Sus ojos me observaban con una
paciencia infinita. Esos ojos castaños que hablaban de un pasado
trágico. Sólo había visto otro ser con esa mirada infinita deseosa
de ser amado y era Armand, pero él no poseía la bondad y la lealtad
que estaba demostrándome aquel animal. Pensé de inmediato que si
todos fuésemos perros, naciéramos con la lealtad y la bondad que
estos poseen, seríamos menos orgullosos y prepotentes. El amor sería
lo más deseado y no el odio, no existiría la codicia y nos
conformaríamos con ser simplemente felices, aunque sólo fuese con
la presencia de aquellos que nos comprenden y de un puñado de
historias, quizás algo emocionantes, para aullar a la luz de la
luna.
Pensé que él me estaba trayendo
suerte, por eso lo bauticé con Mojo. No me preocupé por buscarle
otro hogar. Era humano ahora, podía hacerme cargo y pasear a su lado
sintiéndome orgulloso. No me rechazó cuando comprendió que yo era
un ser distinto a lo habitual, no sacó sus dientes y tampoco mostró
rechazo. Simplemente movió su cola, giró suavemente su cabeza y
sacó su larga lengua. Ahora también lo hacía. Sabía quien era. Me
había reconocido a pesar del cambio de mi cuerpo. Reconoció el alma
perdida que yo era, el demonio estúpido que siempre he sido.

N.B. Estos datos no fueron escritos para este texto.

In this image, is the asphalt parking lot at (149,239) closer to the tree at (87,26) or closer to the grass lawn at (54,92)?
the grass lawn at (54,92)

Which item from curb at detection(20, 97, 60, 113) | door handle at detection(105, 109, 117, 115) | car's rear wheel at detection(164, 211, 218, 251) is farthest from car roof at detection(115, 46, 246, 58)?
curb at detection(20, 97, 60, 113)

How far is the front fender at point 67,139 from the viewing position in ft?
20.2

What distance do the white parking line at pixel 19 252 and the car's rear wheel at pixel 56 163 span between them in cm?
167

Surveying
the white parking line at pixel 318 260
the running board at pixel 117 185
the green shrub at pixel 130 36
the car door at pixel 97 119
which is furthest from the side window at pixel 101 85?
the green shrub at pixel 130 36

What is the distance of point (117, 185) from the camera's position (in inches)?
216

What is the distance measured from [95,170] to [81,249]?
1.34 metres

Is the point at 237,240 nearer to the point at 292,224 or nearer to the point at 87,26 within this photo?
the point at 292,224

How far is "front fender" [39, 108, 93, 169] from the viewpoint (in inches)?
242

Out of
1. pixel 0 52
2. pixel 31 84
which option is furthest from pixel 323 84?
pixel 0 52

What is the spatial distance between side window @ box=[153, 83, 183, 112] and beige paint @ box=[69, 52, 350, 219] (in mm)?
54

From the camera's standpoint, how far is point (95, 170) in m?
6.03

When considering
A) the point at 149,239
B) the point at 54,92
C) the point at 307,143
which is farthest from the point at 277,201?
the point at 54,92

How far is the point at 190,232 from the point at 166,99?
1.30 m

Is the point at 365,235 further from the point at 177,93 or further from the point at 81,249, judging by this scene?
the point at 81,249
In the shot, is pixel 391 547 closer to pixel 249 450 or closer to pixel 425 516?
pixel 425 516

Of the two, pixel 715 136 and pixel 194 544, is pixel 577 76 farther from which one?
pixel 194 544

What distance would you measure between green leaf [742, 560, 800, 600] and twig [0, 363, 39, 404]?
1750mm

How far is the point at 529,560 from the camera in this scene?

Decidí sentarme en el bordillo de la
acera, acariciar su cabeza entre sus puntiagudas orejas y escuchar el
tránsito habitual de la ciudad. Se escuchaba todo distinto. Las
luces eran distintas. El paisaje se había convertido en una amalgama
de olores menos indeseables y más complacientes. Observaba el mundo
desde otros ojos menos sobrenaturales y al perder los detalles, esos
que pueden hacerte amar y odiar un lugar, me sentí libre. Sin
embargo, la pena me ahogaba. Yo quería volver a ser el vampiro
Lestat, ese que todos amaban y admiraban a la vez que despreciaban.
—¿Crees que Louis me
perdone?—pregunté tras un largo suspiro—. Oh, bueno... —me
eché a reír cuando me miró confuso, inclinando hacia un lado y
hacia otro su cabeza—. No conoces a Louis. Todavía no te hablé de
mi gran amor y talón de Aquiles, ¿eh?—lo abracé hundiendo mi
cabeza en su pelaje y aspiré su aroma. Era un aroma a animal muy
familiar, el cual me trasladó a otra época donde los perros dormían
a mi lado y se convertían en mejores hermanos que aquellos que tenía
de sangre. Ah, amaba a los animales. Siempre los he amado. ¡Mis
mastines! Cómo lloré su muerte...—. Louis es un idiota, pero más
idiota soy yo—susurré cerca de su oreja—. Él podría
convertirme, ¿sabes?—dije apartándome de él para tomarlo del
rostro—. ¡Qué hermoso eres! Cuando vuelva a ser vampiro y tome
posesión de todo lo que tengo nos daremos la gran vida. No te va a
faltar de nada, amigo. Tu cuenco siempre tendrá los mejores bistec
de toda la ciudad. No, no. Nada de pienso—estallé en carcajadas y
decidí ir a buscar a Louis, mi Louis.
Pero él, mi Louis, no fue tan noble
como Mojo. Él me echó de su lado. Decidió no ayudarme. Y yo, como
es comprensible, me molesté. Quemé su casa. He quemado la casa de
Louis con todos sus malditos libros y quebrantos. ¡Lo he hecho! Y
ahora estoy en otra acera, junto a Mojo, sintiéndome decepcionado de
mí mismo por dejarme engañar. Y solo. Estoy muy solo.